Source records:
+ + +
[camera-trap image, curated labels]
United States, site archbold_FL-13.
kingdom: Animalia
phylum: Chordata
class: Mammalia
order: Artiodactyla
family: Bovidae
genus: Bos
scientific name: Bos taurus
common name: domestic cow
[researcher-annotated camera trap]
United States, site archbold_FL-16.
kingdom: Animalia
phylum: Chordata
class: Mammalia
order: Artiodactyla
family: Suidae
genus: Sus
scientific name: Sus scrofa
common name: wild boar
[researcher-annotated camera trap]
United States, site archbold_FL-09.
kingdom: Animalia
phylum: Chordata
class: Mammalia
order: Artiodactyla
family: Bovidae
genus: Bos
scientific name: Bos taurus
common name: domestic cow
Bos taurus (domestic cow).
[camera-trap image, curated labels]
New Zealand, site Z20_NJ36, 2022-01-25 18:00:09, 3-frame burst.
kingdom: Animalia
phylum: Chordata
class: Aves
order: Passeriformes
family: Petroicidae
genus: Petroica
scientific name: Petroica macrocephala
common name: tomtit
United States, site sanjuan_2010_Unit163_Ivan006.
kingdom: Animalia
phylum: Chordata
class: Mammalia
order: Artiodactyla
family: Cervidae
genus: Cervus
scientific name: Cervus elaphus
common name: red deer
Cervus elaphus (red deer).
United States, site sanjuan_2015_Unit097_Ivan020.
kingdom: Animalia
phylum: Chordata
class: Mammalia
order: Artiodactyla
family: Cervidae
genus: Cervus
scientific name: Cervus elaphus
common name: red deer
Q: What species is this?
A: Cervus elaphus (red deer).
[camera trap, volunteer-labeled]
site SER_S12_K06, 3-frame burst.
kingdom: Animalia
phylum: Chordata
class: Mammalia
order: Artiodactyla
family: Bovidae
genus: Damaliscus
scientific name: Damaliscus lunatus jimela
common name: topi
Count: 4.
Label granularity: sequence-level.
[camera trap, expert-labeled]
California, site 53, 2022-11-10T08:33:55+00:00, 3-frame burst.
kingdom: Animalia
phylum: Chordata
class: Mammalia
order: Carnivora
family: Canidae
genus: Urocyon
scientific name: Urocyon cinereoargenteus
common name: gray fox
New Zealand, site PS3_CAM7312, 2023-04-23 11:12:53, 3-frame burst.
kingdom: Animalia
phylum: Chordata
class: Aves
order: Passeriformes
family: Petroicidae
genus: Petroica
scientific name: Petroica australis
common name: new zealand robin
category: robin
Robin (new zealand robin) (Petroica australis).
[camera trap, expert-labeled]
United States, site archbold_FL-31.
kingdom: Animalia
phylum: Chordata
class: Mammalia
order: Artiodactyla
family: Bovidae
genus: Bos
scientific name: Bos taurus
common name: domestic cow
+ + +
All lines above that contain "site" are required in the answer.

United States, site archbold_FL-13.
United States, site archbold_FL-16.
United States, site archbold_FL-09.
New Zealand, site Z20_NJ36, 2022-01-25 18:00:09, 3-frame burst.
United States, site sanjuan_2010_Unit163_Ivan006.
United States, site sanjuan_2015_Unit097_Ivan020.
site SER_S12_K06, 3-frame burst.
California, site 53, 2022-11-10T08:33:55+00:00, 3-frame burst.
New Zealand, site PS3_CAM7312, 2023-04-23 11:12:53, 3-frame burst.
United States, site archbold_FL-31.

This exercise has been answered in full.